Yi considered her words, before asking, “At some point matrons Zateri, Kwahseti, and Gwinodje decided to fight against Chief Atotarho. Was it after they’d received news of the former High Matron’s journey to the afterlife?”

He nodded. “Yes. In the middle of the battle, Atotarho dispatched a messenger to Matron Zateri asking her to move her forces into position around Bur Oak and Yellowtail villages to prepare to attack. At the same time, he informed her that her grandmother was walking the Path of Souls, and told her the former High Matron had named Kelek to succeed her.”

Zateri must have known it couldn’t be true. Like every other matron in the Wolf Clan, she would have suspected foul play on Atotarho’s part.

“Were matrons Kwahseti and Gwinodje present when the news came?”

“Yes, Matron.” He nodded and respectfully bowed his head.

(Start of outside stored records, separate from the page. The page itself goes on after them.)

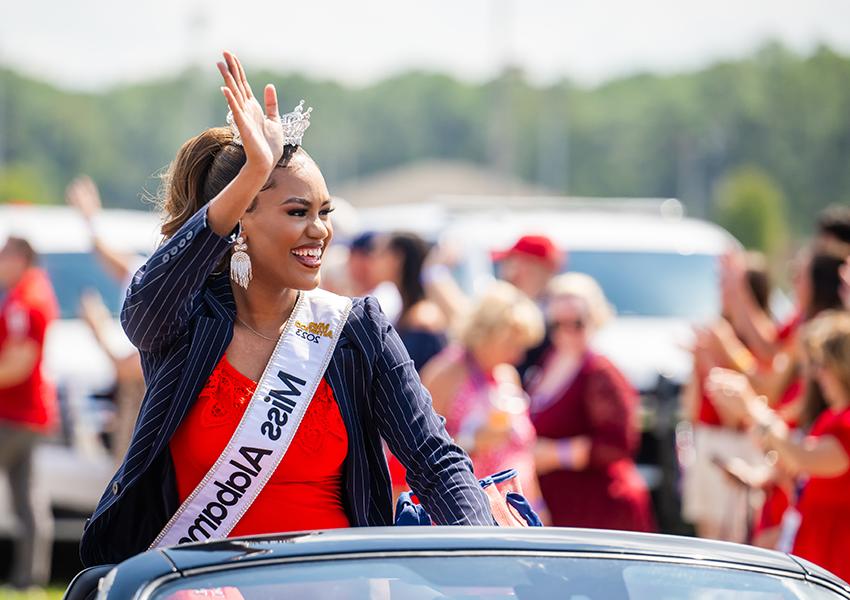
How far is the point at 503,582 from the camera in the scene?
2391 millimetres

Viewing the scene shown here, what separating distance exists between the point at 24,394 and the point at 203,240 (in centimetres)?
562

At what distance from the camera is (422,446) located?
3.02 m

Yi resumed her pacing. Gods, how would she have felt if she’d just learned that her entire clan, thousands of people, had been stripped of their rightful place in the nation? A place their mothers, grandmothers, and great-great-great grandmothers had struggled for generations to achieve? The sacrifices their clan had made for the good of the People of the Hills were legendary. She would have been outraged. As, of course, she had been. But she’d been sitting here at home in her warm longhouse, not out on a battlefield watching her kin shed their blood for a nation that had betrayed them.

If it were true that the Wolf Clan’s rightful place in the nation had been stolen through treachery while its warriors were dying on the field of battle … clan members would demand that the Law of Retribution be fulfilled.